The Way of the Physicist


March 3, 2021

A large number of the physicists I trained with are now data scientists, and it’s not uncommon to meet a data scientist who trained in Physics. Part of this is because there’s not a lot of physics jobs, especially in Australia. But another reason is that the training we get as physicists is very similar to what you need for data science.

David Bailey, a physicist from the University of Toronto, has objectives for their undergraduate Physics program which describes “the Way of the Physicist”:

  • construct mathematical models of physical systems
  • solve the models analytically or computationally
  • make physical measurements of the systems
  • compare the measurements with the expectations
  • communicate the results, both verbally and in writing
  • improve and iterate

I never use the topics I trained for in Physics day to day, but I use the conceptual framework all the time.

Construct mathematical models of physical systems

Constructing a conceptural model is a crucial step in any data science problem. Any analysis needs to change a decision which means it needs to connect input decisions to outcomes. This connection is a model, which I’ll call a conceptual model to distinguish from an algorithmic model that is directly fit to data.

Even when using a blackbox algorithmic model it’s important to have a conceptual model of the underlying process.
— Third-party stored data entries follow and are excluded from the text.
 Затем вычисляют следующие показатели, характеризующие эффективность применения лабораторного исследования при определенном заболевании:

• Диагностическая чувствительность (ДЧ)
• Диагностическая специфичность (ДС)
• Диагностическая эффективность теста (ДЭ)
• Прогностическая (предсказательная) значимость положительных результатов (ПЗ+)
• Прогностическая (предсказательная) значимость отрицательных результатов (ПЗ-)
The process may be broken down into several algorithmic models.

A good conceptual model will identify the key drivers of the outcomes, outlining the key relationships. It’s always useful to consult with domain experts who understand that process well, because they often have a good intuition of what is important.

Solve the models analytically or computationally

When you have a model you will want to be able to solve it. Physics textbooks primarily focus on problems that can be solved from first principles, which can be rarely done in data science. However it is possible to come up with ballpark estimates, and solve “easy cases”.
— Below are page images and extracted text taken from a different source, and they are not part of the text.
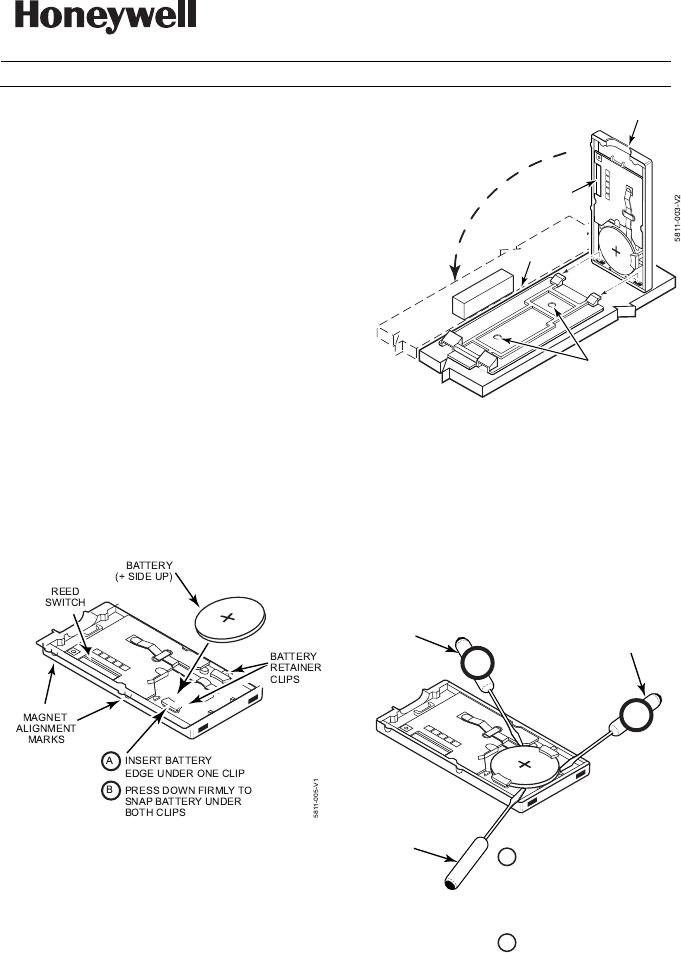 Honeywell

5811-003-V2

BATTERY (+ SIDE UP)

REED SWITCH

BATTERY RETAINER CLIPS

MAGNET ALIGNMENT MARKS

A INSERT BATTERY EDGE UNDER ONE CLIP

B PRESS DOWN FIRMLY TO SNAP BATTERY UNDER BOTH CLIPS

5811-005-V1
A large part of the trick to solving models is coming up with models that are solvable. Models should be as parsimonious as possible, focusing on the most significant effects first. If you put in too many effects you lose the insight, and can’t see the forest from the trees.

Physics has a really good selection of models that are simple, but insightful. In Statistical Mechanics an ideal gas where the particles don’t interact at all is a useful model for many real gasses. In Mechanics the driven harmonic oscillator is useful for understanding resonance, which can collapse bridges. In Quantum Mechanics the structure of atomic shells can be understood by ignoring interactions between electrons, which is a useful (but very wrong) model for understanding the chemistry of atoms.
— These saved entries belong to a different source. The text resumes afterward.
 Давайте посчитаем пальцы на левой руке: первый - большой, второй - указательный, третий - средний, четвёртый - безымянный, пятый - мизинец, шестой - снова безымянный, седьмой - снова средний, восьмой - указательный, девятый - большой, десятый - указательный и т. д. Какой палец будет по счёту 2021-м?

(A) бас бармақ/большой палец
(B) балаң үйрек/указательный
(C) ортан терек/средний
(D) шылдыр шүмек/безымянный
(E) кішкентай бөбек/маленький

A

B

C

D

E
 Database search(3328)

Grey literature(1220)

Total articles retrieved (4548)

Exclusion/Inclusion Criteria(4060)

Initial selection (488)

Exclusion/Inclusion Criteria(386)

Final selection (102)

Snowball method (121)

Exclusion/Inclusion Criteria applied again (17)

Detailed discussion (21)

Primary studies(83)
Analytic models are powerful because you can explore them in detail, but they have their limits. For many sophisticated models we need to perform simulation, optimisation, and model fitting. Model fitting is what many many people think of in data science; extracting relations between an outcome and input variables.

Make Physical Measurements of the Systems

The crucial connection between theory and reality is in the act of measurement. In data science you can often collect data off the “data exhaust” of existing processes, but this is really messy. Understanding how to collect data, whether it’s digital tracking, surveys, or sensor arrays is crucial to connect the model with reality.

Even if you don’t directly make the measurements it’s very important to understand how the measurements are made. Measurements are always imperfect, and you’re rarely measuring the quantity you actually want to measure. Understanding the inferences, approximations, and errors that occur in the measurements help understand how to assess your model.

Compare the Measurements with the Expectations

In data science this can occur offline by checking a model against a test set (or with cross validation), to see the generalisation error. But the best tests are always in an online setting; performing the action and seeing whether it meets expectations. When comparing options the cleanest way is an A/B experiment.

An important premise of this is you should always have an expectation from your prior modelling. You shouldn’t be deploying models, running experiments, or making important data-driven decisions without having an expectation of what the outcome should be.

Communicate the Results, Both Verbally and in Writing

A data scientist, like a physicist, is part of a community.

You have to be able to communicate your findings with stakeholders to influence decisions and get better outcomes. The communication should be tailored to your audience.

Improve and Iterate

Whenever there’s a difference between the measurements and expectations there’s an opportunity to improve. Whether it’s improving the models, the measurements or even the communication, to get the desired impact. Starting with a simple model and iterating on it is often a much better path than starting with an overly complex model, because you get faster feedback on what is important.